The Blue X will now undergo ballasting and wet testing at Rosyth before being transported to Orkney.
Commenting on the project Mocean Energy Managing Director Cameron McNatt says:
“As we drive toward net zero, we will need many forms of renewable energy and wave energy can make a significant contribution.
“Our test programme in Orkney will allow us to prove our concept at sea, particularly that its novel hull shapes will produce more power than traditional raft designs. This enables the development of commercial scale technologies suited to the oil and gas and other industries.”

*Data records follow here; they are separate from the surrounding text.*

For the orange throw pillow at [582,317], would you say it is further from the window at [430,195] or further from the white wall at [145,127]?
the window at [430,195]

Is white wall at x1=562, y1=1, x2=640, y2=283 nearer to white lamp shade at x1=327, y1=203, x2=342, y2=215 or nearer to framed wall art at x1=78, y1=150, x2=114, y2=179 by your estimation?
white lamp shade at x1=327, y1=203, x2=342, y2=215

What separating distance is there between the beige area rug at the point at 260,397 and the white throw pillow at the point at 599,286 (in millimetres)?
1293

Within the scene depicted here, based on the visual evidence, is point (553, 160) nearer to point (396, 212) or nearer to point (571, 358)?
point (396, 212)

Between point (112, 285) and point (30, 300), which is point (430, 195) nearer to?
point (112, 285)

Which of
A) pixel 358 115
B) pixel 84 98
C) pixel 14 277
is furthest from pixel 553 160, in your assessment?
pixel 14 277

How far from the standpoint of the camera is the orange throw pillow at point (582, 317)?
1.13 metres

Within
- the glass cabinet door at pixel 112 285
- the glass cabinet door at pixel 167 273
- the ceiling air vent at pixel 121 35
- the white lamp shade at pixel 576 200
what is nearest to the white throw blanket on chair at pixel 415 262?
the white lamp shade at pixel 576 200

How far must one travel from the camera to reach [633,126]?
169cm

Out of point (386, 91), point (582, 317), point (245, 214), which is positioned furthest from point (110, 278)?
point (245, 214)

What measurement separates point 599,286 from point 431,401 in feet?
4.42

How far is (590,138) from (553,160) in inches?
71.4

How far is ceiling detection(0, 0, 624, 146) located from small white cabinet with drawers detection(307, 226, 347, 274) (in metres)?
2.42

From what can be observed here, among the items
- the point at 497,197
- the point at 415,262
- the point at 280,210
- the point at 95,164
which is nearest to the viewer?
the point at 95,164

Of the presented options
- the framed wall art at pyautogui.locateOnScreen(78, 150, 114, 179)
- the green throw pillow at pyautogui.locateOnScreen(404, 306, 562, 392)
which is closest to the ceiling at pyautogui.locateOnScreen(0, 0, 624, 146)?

Last month Mocean Energy announced a £1.6 million project with OGTC, oil major Chrysaor (now newly formed Harbour Energy) and subsea specialists EC-OG and Modus to demonstrate the potential of the Blue X prototype to power a subsea battery and a remote underwater vehicle – using onshore testing at EC-OG’s Aberdeen facility.
“We have a number of months in the summer to put the Blue X through sea trails, and in parallel test the subsea equipment at EC-OG’s home base,” McNatt says.
“Next year we intend to ship the battery and AUV to Orkney and pair them up with Blue X at sea.
“We are extremely fortunate to have the backing of Wave Energy Scotland, OGTC and our industry partners in this programme. They bring an extraordinary amount of knowledge and experience which we can draw on to accelerate our technology development ambitions,” McNatt says.
The Blue X wave machine has been fabricated in Scotland by Fife fabricator AJS Production and painted by Montrose-based Rybay Corrosion services. Numerous hardware and services were supplied by companies who have developed capabilities though the WES programme, including Supply Design, based in Rosyth, and Blackfish Engineering Design.